■ Objective
Reproduce each of the entries below verbatim, omitting the pictures.

■ Extracted entries
======
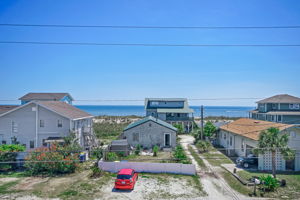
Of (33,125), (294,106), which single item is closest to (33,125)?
(33,125)

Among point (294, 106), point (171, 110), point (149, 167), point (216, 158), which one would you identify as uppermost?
point (294, 106)

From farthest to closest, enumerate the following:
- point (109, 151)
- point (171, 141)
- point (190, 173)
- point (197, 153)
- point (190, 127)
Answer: point (190, 127) → point (171, 141) → point (197, 153) → point (109, 151) → point (190, 173)

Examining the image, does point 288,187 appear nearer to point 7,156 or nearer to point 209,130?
point 209,130

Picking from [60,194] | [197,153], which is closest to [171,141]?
[197,153]

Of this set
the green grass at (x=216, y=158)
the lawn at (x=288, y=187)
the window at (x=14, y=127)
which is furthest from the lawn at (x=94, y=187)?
the window at (x=14, y=127)

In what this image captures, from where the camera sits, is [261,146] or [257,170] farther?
[257,170]

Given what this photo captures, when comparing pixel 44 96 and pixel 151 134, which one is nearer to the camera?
pixel 151 134

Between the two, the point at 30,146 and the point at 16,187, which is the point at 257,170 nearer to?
the point at 16,187
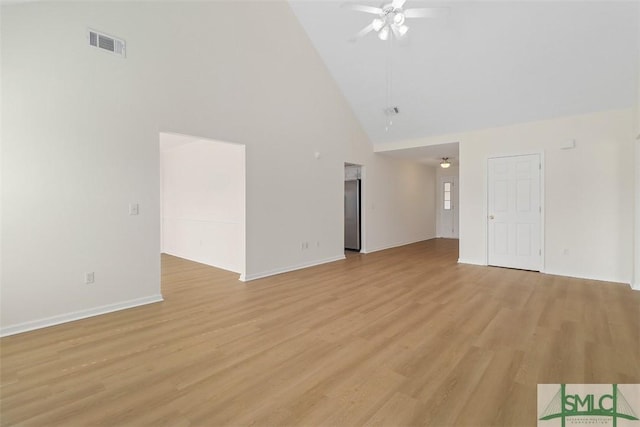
======
■ The completed task
Of (33,125), (294,106), which single item is closest to (33,125)?
(33,125)

Among point (294, 106), point (171, 110), point (149, 167), point (216, 158), which one would you identify as uppermost?
point (294, 106)

From farthest to closest, enumerate the following:
- point (109, 151)
- point (171, 141)
- point (190, 173)
- point (197, 153)
- point (190, 127)
Answer: point (190, 127) → point (171, 141) → point (197, 153) → point (109, 151) → point (190, 173)

Examining the image, does point 288,187 appear nearer to point 7,156 or nearer to point 209,130?
point 209,130

Picking from [60,194] | [197,153], which is closest to [171,141]?
[197,153]

Of this set
the green grass at (x=216, y=158)
the lawn at (x=288, y=187)
the window at (x=14, y=127)
which is furthest from the lawn at (x=94, y=187)?
the window at (x=14, y=127)

In what this image captures, from where the camera sits, is [261,146] or [257,170] farther?
[257,170]

Given what this photo captures, when comparing pixel 44 96 and pixel 151 134, which one is nearer to the camera?
pixel 151 134

Between the two, the point at 30,146 and the point at 16,187, which is the point at 257,170 nearer to?
the point at 16,187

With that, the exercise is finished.